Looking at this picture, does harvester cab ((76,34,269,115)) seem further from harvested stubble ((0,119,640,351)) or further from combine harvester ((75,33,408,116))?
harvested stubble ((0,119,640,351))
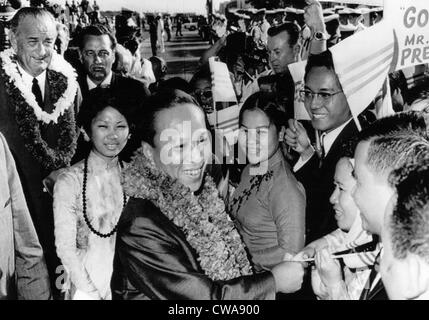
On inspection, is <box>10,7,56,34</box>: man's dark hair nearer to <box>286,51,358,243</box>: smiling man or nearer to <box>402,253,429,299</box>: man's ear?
<box>286,51,358,243</box>: smiling man

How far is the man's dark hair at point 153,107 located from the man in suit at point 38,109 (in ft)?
1.79

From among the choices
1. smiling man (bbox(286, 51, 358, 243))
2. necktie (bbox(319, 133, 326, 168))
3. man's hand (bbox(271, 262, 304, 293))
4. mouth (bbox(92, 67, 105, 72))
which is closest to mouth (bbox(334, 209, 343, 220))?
smiling man (bbox(286, 51, 358, 243))

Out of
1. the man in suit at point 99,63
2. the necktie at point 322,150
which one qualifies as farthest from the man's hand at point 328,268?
the man in suit at point 99,63

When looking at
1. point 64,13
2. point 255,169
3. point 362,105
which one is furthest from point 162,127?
point 362,105

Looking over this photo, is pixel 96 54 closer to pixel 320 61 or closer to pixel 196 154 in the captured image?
pixel 196 154

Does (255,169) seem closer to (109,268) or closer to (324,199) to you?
(324,199)

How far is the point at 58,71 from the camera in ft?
6.28

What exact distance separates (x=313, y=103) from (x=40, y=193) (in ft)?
4.14

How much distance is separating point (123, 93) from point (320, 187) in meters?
0.94

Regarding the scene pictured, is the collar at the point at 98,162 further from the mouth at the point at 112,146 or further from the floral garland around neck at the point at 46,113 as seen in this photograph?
the floral garland around neck at the point at 46,113

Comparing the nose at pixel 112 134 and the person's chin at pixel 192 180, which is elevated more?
the nose at pixel 112 134

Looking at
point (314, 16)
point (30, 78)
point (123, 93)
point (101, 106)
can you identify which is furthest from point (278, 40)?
point (30, 78)

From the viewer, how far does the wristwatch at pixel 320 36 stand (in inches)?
83.2

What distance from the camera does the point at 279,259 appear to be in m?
1.72
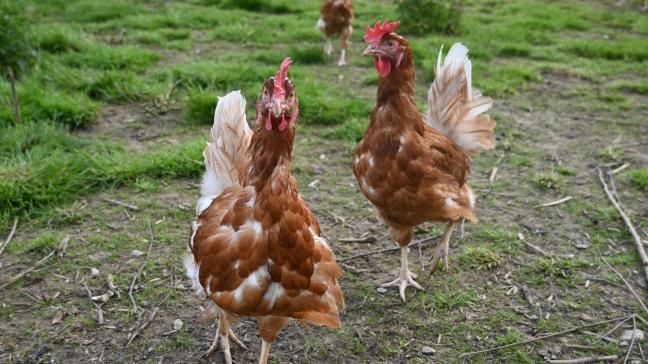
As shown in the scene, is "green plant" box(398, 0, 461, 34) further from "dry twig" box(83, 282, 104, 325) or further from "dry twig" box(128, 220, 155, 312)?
"dry twig" box(83, 282, 104, 325)

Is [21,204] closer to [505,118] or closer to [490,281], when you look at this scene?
[490,281]

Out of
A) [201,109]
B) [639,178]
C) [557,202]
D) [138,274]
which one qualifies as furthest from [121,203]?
[639,178]

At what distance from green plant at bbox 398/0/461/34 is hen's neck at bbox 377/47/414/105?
16.3ft

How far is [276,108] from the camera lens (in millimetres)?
2162

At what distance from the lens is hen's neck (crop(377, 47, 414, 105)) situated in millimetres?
3238

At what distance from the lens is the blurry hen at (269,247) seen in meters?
2.36

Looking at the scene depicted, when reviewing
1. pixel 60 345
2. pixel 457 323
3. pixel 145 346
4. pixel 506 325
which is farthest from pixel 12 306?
pixel 506 325

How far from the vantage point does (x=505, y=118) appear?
5812 millimetres

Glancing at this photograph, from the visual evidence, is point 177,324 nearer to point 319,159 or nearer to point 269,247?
point 269,247

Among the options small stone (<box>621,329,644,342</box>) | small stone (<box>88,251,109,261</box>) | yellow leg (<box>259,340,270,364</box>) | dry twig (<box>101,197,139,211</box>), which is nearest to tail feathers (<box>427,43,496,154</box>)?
small stone (<box>621,329,644,342</box>)

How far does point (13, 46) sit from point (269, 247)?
11.8ft

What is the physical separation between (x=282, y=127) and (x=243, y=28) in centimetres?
609

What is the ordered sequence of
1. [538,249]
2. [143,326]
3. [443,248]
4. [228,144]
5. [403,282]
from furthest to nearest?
1. [538,249]
2. [443,248]
3. [403,282]
4. [143,326]
5. [228,144]

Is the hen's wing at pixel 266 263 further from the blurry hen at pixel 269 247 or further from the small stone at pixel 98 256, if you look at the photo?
the small stone at pixel 98 256
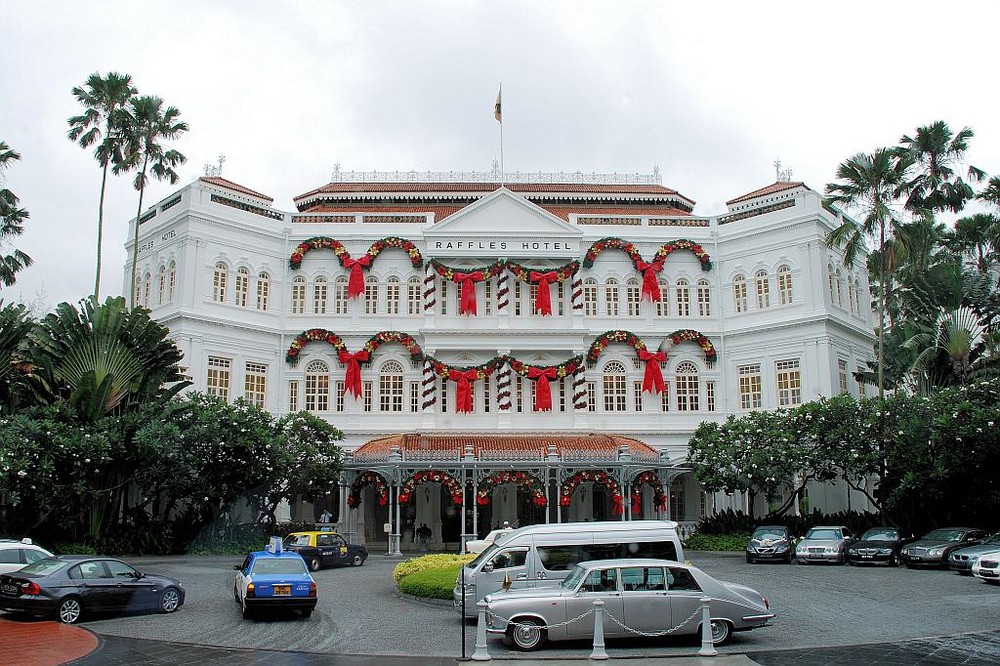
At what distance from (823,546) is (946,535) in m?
3.61

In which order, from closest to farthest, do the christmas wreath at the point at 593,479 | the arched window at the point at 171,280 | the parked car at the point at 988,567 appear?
the parked car at the point at 988,567 < the christmas wreath at the point at 593,479 < the arched window at the point at 171,280

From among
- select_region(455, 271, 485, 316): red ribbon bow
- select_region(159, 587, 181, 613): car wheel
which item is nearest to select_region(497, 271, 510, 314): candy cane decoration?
select_region(455, 271, 485, 316): red ribbon bow

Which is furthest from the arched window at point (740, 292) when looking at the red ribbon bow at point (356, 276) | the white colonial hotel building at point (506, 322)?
the red ribbon bow at point (356, 276)

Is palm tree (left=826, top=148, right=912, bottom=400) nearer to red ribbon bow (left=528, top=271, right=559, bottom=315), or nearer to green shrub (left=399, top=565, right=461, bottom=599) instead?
red ribbon bow (left=528, top=271, right=559, bottom=315)

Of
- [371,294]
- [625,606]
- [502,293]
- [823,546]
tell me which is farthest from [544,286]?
[625,606]

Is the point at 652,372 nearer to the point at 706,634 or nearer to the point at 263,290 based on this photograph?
the point at 263,290

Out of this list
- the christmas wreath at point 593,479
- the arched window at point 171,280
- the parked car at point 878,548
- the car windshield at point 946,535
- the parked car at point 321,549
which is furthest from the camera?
the arched window at point 171,280

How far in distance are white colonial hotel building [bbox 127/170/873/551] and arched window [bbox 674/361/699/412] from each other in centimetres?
9

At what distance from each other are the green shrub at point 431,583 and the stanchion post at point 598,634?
6336mm

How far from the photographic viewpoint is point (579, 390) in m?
40.6

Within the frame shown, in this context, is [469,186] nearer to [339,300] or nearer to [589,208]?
[589,208]

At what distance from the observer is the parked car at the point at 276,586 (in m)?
17.2

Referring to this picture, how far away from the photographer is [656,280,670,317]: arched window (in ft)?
138

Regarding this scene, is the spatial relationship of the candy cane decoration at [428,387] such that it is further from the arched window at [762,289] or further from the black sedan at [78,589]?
the black sedan at [78,589]
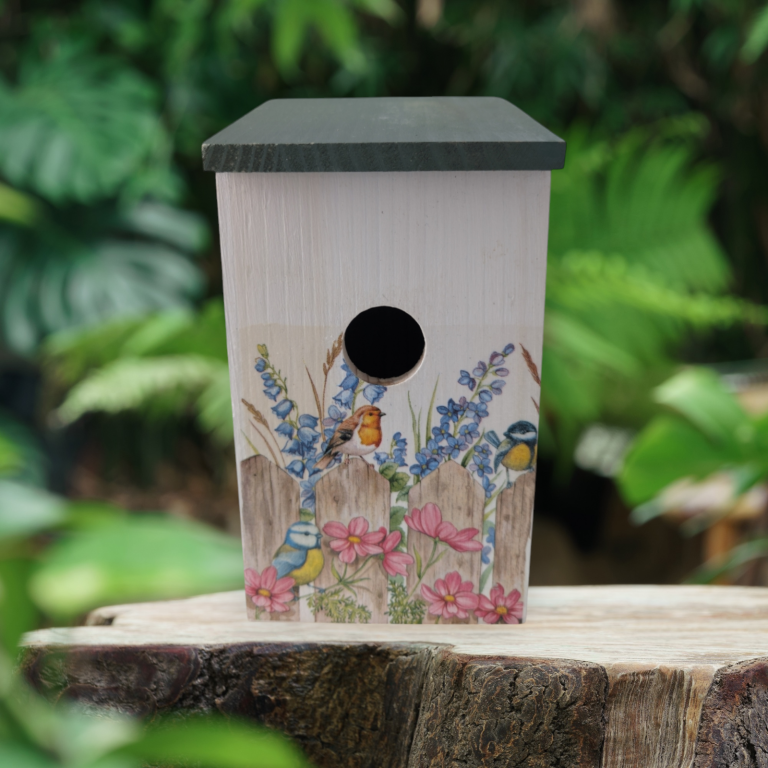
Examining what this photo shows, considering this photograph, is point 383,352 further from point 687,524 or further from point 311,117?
point 687,524

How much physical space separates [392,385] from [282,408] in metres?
0.09

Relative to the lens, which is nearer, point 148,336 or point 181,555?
point 181,555

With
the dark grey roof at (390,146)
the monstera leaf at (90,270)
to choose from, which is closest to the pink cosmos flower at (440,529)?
the dark grey roof at (390,146)

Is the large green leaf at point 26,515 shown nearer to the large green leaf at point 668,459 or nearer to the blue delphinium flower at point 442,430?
the blue delphinium flower at point 442,430

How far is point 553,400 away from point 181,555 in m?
Result: 1.33

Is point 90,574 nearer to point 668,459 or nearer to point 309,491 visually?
point 309,491

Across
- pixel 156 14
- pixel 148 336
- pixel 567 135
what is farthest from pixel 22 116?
pixel 567 135

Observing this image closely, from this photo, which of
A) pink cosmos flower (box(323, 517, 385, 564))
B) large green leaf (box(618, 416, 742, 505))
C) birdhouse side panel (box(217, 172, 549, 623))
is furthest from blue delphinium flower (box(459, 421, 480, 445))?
large green leaf (box(618, 416, 742, 505))

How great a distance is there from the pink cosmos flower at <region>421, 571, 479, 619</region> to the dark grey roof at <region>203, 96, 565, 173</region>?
33 cm

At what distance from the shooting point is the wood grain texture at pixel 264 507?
0.60m

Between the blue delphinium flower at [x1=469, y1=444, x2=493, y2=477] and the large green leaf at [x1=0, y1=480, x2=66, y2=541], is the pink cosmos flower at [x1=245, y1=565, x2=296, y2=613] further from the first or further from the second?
the large green leaf at [x1=0, y1=480, x2=66, y2=541]

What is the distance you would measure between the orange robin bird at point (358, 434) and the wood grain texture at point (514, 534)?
0.11m

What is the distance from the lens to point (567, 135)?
1559 mm

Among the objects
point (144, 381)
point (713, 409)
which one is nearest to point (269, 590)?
point (713, 409)
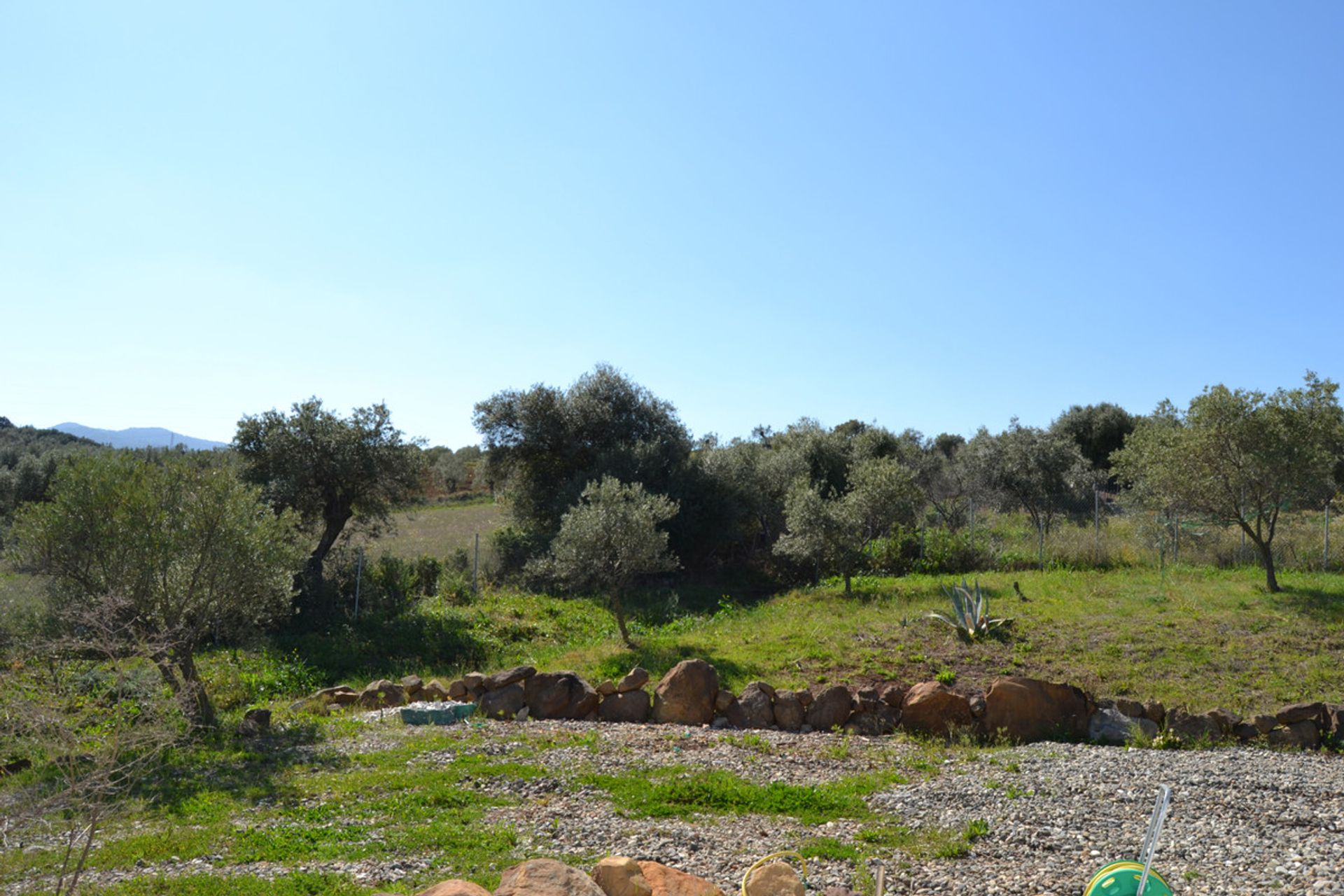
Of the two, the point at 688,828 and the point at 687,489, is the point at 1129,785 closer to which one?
the point at 688,828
====================
## INSTRUCTIONS TO FOLLOW
Reproduce every line of the records from the line containing "Is point 90,574" through the last line of the records, both ends included, and leave out the pictures.

## RESULT FOR THIS TASK
Is point 90,574 nearer to point 668,459 or nearer to point 309,491 visually?
point 309,491

Across
- pixel 156 14
- pixel 148 336
- pixel 567 135
what is farthest from pixel 22 116?
pixel 567 135

Observing this image closely, from this photo, which of
A) pink cosmos flower (box(323, 517, 385, 564))
B) large green leaf (box(618, 416, 742, 505))
C) birdhouse side panel (box(217, 172, 549, 623))
is furthest from blue delphinium flower (box(459, 421, 480, 445))?
large green leaf (box(618, 416, 742, 505))

How great a distance is there from the pink cosmos flower at <region>421, 571, 479, 619</region> to the dark grey roof at <region>203, 96, 565, 173</region>?
33 cm

At what distance from the shooting point is the wood grain texture at pixel 264 507?
0.60m

Between the blue delphinium flower at [x1=469, y1=444, x2=493, y2=477] and the large green leaf at [x1=0, y1=480, x2=66, y2=541], is the pink cosmos flower at [x1=245, y1=565, x2=296, y2=613] further from the first or further from the second?
the large green leaf at [x1=0, y1=480, x2=66, y2=541]

What is the distance you would measure between the orange robin bird at point (358, 434) and the wood grain texture at point (514, 534)?
0.11m

What is the distance from the lens to point (567, 135)?
1559 mm

Among the objects
point (144, 381)
point (713, 409)
which one is nearest to point (269, 590)?
point (713, 409)
Of the two, the point at 688,828 and the point at 687,489, is the point at 1129,785 closer to which one?
the point at 688,828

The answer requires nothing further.